Tuesday, January 29, 2013

Australia: Catholic Church stole 150,000 newborns - Brisbane Times


Brisbane Times:  Pamela O'Brien faced a "friendless, soulless and penniless" existence after her precious baby Angela was stolen from her and forcibly adopted out. Pam was one of about 150,000 unwed mothers who had their babies taken against their will at the hands of churches, hospitals and adoption agencies between the 1950s and 1970s.

A Senate committee which investigated the Commonwealth government's involvement in past forced adoption practices tabled its report in the upper house on Wednesday and made 20 recommendations. But its central recommendation is that Australian governments formally apologise to mothers and children who were victims of past forced adoption practices.
Australian Greens senator Rachel Siewert, who chaired the inquiry, broke down as she tabled the report which took 18 months to assemble from hours of testimony. "It is undoubted that past policies and practices have caused great harm and hurt to mothers, fathers, adoptees and their family members," she told the chamber.

"It is time for governments and institutions involved to accept that such actions were wrong, not merely by today's standards but by the values and laws of the time."
But for Pam, 62, and her daughter Angela Barra, now 44, who both gave evidence to the senate community affairs inquiry, an apology is tokenistic and won't make up for the decades the pair lost. Pam was kicked out of home and humiliated by the shame she had brought on her family after falling pregnant at 18.

Her mother hit her across the face when she found out."She said `You piece of rubbish - you get out'," Pam told AAP at Parliament House in Canberra. "These days my mother, if she could turn the clock back, she'd cut her throat." She has foggy memories of Angela's birth at The Mater Hospital in Brisbane and believes she was heavily drugged, so her daughter could be removed. "How dare these holier than thou people in their ivory towers, think they've got the right to take peoples' children because they didn't fit the social mores of the day," she said.

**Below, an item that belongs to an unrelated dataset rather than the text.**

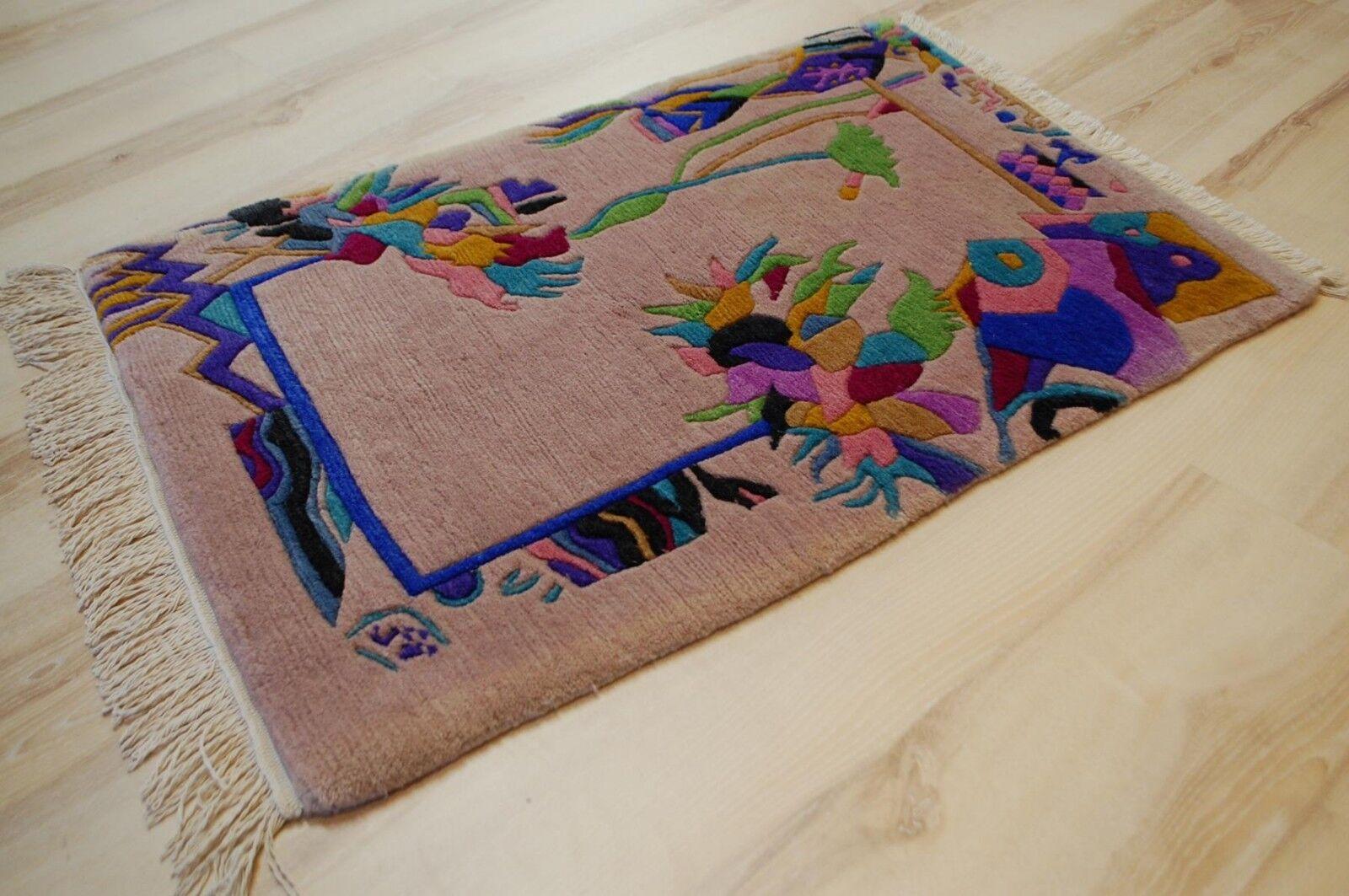 Nepal Carpet Yssima Nini Ferrucci 9361 60x90 cm Colourful Designer A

Committee member and Labor senator Claire Moore said one of the most poignant moments of the inquiry was a woman telling the panel all she wanted was for her son to know she loved him and hadn't given him away. "To the people caught up in the horror of this history, we can now call it a horror and not pretend it didn't happen," Senator Moore said.

The report's other recommendations include setting up government-funded peer support groups to help victims, money for family tracing services and new birth certificates for adoptees. Committee member and Labor senator Carol Brown said women had been tricked into signing adoption papers and physically shackled to hospital beds. She said the pain of women affected was "unimaginable". "Doctors, nurses and midwives showed no respect to these women. "They were taunted about their unwed status."

Catholic Health Australia, admitted being involved in past forced adoptions, and apologised to victims in July last year. Chief executive Martin Laverty encouraged other organisations to apologise and supports the recommendations. "We think they are concrete steps that can help those affected by past adoption practices move towards healing," he said. While some adoptees had abusive upbringings in their new homes Angela was happy with her adoptive Italian parents.

"I know the truth now, it's taken all this time for me to know what happened to Pam, it's taken all this time for Pam to acknowledge what happened to her," Angela says. About 100 victims of past forced adoption practices were in the Senate public gallery when the report was tabled and many cried out and clapped during the ensuring speeches.